▶ [Exercise aim]:
The required output consists solely of the lines from the line containing "Of the options given as" through the end of the records, copied exactly.

(Spatial reasoning records)
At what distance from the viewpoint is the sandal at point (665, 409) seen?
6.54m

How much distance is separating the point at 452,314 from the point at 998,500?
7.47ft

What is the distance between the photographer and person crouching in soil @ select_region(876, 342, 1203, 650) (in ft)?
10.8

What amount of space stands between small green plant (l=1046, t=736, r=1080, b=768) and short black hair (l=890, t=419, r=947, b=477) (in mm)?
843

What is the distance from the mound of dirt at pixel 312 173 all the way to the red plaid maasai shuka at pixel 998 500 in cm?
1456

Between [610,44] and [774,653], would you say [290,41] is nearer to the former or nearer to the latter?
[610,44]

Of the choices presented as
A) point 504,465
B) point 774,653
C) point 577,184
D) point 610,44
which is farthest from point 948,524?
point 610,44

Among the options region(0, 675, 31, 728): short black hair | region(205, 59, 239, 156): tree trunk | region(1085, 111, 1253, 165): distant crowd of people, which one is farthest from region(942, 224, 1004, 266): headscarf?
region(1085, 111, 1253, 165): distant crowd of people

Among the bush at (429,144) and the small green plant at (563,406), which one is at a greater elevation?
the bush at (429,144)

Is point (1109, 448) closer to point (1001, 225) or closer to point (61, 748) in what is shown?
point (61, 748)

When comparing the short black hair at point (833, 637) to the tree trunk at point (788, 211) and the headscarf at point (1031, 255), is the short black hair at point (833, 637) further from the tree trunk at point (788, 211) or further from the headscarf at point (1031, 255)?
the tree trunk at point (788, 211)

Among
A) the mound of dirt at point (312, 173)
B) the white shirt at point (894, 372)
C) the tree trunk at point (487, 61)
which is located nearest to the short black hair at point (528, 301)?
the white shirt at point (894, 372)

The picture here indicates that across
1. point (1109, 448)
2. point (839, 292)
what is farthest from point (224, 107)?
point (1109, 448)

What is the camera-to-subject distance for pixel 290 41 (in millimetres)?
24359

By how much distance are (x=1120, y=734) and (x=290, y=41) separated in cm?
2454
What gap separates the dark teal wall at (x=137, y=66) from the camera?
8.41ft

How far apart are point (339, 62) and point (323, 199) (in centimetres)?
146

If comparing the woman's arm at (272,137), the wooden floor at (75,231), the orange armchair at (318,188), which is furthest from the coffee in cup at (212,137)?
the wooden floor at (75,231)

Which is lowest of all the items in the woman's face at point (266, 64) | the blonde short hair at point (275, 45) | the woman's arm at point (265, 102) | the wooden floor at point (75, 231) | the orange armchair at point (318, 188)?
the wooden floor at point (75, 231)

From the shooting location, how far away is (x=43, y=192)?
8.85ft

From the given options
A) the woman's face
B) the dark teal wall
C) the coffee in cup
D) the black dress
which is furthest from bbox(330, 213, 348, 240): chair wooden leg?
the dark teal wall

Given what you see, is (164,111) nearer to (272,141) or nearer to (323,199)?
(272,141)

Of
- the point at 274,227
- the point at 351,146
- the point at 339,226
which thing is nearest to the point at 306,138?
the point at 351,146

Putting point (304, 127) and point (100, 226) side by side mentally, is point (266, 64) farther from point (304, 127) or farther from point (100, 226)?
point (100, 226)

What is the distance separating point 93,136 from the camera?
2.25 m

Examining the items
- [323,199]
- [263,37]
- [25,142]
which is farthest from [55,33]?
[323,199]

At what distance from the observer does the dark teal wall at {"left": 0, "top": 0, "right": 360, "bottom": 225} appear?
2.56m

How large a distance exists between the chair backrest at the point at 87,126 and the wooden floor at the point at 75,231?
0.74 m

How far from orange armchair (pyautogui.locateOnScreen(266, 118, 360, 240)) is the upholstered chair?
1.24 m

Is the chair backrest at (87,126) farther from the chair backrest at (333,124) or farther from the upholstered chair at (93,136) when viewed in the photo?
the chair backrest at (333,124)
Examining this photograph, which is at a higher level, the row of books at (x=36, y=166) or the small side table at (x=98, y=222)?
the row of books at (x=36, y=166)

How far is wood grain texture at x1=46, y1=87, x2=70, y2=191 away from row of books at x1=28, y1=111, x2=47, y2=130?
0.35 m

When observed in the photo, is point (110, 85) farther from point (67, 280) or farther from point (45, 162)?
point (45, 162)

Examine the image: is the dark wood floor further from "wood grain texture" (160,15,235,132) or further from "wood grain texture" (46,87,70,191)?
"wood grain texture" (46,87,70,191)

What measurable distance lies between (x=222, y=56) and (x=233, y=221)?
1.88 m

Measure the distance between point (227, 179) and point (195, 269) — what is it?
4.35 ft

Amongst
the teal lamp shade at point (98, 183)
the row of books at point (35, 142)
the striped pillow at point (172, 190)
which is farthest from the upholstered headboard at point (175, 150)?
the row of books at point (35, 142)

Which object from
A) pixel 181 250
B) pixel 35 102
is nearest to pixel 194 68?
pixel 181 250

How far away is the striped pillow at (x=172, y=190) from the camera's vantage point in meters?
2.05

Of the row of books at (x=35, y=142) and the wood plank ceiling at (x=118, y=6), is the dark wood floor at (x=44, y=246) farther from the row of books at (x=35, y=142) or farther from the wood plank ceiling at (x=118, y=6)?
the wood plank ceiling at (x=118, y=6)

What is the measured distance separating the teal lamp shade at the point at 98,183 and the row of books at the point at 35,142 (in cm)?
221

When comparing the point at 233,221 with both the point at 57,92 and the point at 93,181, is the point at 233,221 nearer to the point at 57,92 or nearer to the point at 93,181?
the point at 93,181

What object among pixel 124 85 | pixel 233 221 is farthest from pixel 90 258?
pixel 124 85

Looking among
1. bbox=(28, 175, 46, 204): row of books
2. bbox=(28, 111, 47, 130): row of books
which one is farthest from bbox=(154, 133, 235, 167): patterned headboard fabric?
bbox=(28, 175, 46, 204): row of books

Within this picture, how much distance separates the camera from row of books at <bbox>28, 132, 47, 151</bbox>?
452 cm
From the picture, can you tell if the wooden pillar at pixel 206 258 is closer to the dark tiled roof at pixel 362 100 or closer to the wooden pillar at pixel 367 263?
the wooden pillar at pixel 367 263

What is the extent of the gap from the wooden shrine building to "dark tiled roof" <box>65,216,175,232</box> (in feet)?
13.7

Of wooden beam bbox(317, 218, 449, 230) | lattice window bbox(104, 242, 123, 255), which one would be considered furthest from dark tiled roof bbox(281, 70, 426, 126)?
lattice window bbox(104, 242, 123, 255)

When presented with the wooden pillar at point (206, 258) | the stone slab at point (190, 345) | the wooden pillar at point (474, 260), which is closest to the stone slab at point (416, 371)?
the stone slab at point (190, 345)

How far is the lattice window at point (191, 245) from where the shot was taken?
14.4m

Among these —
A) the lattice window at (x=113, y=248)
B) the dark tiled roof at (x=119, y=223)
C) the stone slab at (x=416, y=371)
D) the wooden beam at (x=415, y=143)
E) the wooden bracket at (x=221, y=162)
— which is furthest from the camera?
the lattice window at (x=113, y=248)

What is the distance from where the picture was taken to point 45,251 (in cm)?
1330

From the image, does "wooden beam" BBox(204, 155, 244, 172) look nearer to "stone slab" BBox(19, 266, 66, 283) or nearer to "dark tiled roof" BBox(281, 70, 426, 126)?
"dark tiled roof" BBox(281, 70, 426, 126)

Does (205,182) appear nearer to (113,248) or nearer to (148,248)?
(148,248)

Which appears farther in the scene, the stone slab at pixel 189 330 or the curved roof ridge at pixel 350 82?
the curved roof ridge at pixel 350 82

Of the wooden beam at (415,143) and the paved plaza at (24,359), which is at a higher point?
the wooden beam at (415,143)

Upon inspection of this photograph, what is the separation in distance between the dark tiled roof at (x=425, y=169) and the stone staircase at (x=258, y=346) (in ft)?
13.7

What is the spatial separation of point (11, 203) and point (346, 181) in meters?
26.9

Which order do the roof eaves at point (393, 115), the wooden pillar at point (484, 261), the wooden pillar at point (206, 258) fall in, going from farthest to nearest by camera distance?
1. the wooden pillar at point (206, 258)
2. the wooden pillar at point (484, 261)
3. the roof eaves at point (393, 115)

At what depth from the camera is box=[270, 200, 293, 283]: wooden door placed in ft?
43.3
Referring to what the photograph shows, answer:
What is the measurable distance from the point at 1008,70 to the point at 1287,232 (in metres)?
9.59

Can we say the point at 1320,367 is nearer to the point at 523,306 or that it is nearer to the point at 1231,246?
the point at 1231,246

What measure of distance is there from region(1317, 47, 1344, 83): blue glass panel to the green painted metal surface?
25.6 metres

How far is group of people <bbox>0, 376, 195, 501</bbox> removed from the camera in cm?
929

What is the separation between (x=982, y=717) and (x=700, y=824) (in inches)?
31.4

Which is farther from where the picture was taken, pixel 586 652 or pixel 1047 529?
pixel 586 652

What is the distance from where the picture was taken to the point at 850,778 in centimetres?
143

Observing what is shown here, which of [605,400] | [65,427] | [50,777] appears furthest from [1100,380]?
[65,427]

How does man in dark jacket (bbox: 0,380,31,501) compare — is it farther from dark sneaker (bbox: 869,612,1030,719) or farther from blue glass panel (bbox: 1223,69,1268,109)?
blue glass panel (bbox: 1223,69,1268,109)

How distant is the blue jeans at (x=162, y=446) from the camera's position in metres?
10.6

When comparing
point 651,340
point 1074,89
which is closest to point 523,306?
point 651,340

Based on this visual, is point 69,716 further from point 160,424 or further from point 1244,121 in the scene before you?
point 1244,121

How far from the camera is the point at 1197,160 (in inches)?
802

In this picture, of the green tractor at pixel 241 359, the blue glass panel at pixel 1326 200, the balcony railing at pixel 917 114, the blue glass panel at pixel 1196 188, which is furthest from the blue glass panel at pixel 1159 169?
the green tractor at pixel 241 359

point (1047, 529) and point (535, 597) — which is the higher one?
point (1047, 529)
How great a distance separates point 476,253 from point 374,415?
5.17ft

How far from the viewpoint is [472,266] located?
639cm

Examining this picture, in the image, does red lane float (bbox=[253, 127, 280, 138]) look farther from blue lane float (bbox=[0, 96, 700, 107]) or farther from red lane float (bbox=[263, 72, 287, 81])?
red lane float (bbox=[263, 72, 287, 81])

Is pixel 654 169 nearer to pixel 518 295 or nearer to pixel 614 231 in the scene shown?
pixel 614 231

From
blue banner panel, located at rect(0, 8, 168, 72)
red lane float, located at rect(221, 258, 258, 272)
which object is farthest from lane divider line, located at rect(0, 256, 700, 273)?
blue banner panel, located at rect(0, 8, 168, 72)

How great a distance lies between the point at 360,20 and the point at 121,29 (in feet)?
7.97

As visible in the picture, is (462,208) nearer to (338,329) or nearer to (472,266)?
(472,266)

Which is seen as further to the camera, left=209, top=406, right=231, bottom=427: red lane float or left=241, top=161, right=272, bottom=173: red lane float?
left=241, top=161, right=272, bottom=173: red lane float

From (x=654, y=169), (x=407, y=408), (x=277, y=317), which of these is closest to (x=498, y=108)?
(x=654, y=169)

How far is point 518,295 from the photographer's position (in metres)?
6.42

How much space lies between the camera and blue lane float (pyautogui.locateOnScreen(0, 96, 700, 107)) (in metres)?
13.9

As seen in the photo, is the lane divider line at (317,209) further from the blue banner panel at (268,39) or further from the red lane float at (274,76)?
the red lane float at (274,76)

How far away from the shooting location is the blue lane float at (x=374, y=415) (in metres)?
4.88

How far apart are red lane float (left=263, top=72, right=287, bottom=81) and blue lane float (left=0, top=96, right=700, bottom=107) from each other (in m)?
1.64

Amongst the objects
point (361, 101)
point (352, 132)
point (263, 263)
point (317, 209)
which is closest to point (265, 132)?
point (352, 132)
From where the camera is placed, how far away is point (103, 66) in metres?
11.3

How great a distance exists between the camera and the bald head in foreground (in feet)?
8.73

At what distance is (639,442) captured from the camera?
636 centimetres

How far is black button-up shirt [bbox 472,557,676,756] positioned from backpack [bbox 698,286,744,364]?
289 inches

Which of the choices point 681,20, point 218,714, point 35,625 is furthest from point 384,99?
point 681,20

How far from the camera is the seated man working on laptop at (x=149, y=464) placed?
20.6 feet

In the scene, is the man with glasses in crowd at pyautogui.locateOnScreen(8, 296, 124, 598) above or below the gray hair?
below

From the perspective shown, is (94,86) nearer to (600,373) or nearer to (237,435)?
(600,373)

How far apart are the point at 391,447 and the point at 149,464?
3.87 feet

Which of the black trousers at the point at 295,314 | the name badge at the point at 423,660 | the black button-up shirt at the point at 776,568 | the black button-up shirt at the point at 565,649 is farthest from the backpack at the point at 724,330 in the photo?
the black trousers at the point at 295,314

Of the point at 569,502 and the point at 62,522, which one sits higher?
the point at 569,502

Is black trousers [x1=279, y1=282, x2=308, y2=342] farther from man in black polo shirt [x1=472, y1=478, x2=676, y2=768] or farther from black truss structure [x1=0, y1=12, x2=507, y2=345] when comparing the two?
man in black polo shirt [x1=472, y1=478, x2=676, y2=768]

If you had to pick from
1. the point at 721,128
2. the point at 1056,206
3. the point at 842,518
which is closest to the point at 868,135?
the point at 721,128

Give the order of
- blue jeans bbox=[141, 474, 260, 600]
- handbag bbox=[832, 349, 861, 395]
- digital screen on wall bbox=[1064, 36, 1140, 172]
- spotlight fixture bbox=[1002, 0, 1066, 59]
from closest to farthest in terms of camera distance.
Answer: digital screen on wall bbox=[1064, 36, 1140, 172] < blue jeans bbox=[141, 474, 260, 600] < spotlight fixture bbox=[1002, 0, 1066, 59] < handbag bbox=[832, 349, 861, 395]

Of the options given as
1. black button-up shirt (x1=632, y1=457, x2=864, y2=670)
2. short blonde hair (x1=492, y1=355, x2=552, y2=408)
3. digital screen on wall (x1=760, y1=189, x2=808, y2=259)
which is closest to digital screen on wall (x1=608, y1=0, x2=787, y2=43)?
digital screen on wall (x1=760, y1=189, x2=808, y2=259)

▶ [Written response]:
Of the options given as
1. black button-up shirt (x1=632, y1=457, x2=864, y2=670)
2. short blonde hair (x1=492, y1=355, x2=552, y2=408)
3. digital screen on wall (x1=760, y1=189, x2=808, y2=259)
which is closest to digital screen on wall (x1=608, y1=0, x2=787, y2=43)?
digital screen on wall (x1=760, y1=189, x2=808, y2=259)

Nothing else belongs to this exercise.